Unfortunately, there is no way to completely protect your computer from potential mistakes that you may do when writing and running shell scripts. However, there are a couple of tips that you can follow in order to minimize the chances of making unfixable mistakes or to prevent any mistake from becoming a catastrophe:
-
Create constant backups of either your entire drive or the most important folders. Preferably save those backups in an external hard drive or remote machine, which won't be constantly connected to your computer. It is not a bad idea to have more than one backup if your data is not easily recoverable.
-
If you're using a shared computer or account, control access permissions to important files and folders. By managing permissions, you can allow a file to be read but not to be written (hence preventing it from being modified or deleted).
-
The root user is an account in any Linux or Unix operating system that has access to all commands, files and directories. This is very helpful when installing software or modifying the default settings of your computer.
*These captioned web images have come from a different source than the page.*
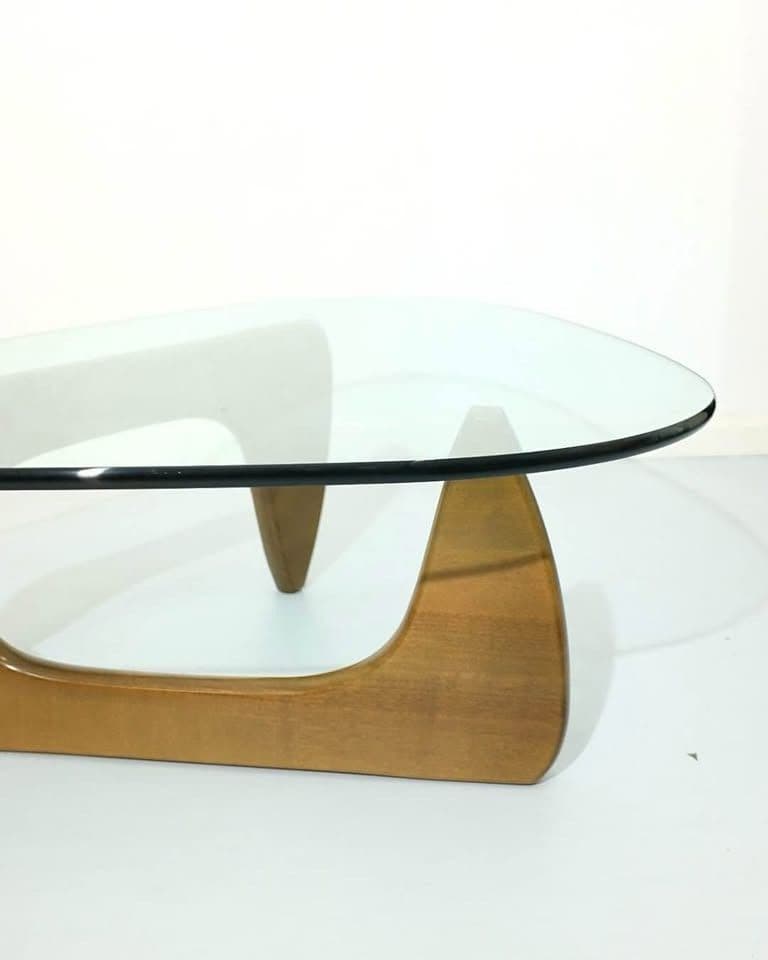 โต๊ะกลางห้องนั่งเล่น ขนาดเล็ก ทำจากกระจกและไม้แท้รวมกัน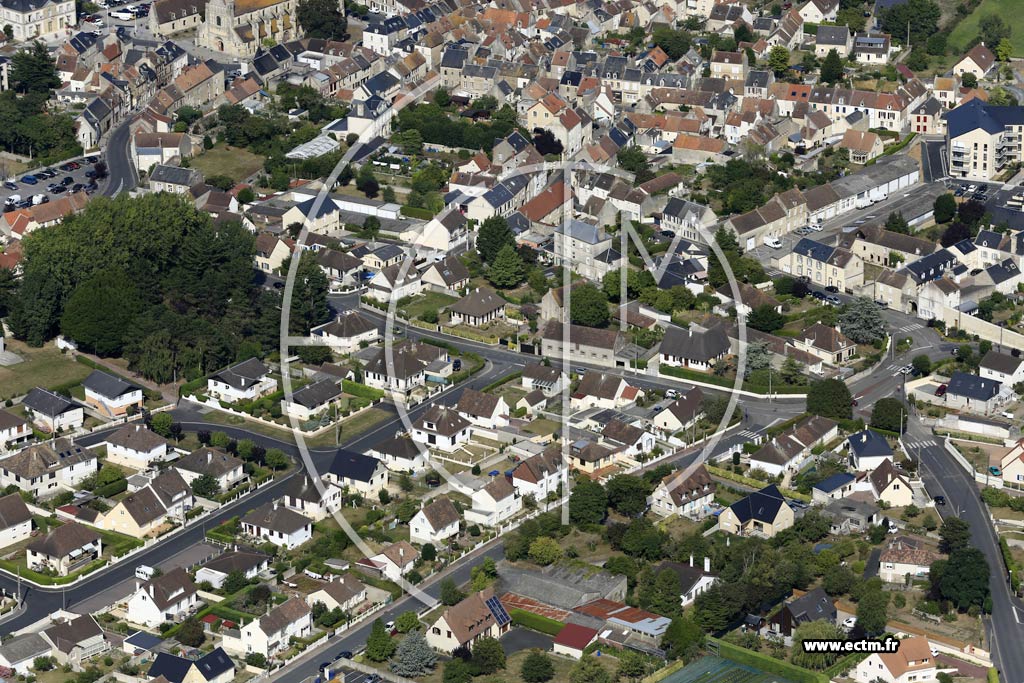 Photo arienne de Ouistreham (Reine-Mathilde - Bourg)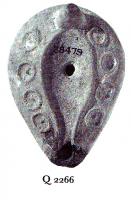 LMP-5182 - Lampe Loeschcke VIII tardive terre cuiteLampe en forme de goutte à bec à canal incorporé. Médaillon vierge. Epaule décorée de cercles en relief.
However, coding as the root user can be extremely dangerous. For this reason, it is advisable to only login as a root when strictly necessary and log out once you're done.
-
Use aliases to protect from "dangerous" commands. Two of the most commonly used but dangerous commands are
rm
(to remove files) andmv
(to move files). When you use any of these two commands, always double check what you have written before clicking enter. -
Be careful when copy pasting commands from a website into the terminal. There can be errors that will be executed right away if the text you're copying contains a carriage return at the end of the line. It is better to paste into a shell script and then either execute the shell script or copy from the shell script into the command line. Although generally not dangerous, you might also run into errors when copy pasting from Microsoft word or other editors that modify symbols such as dash or underscore and convert them into new symbols that bash won't understand.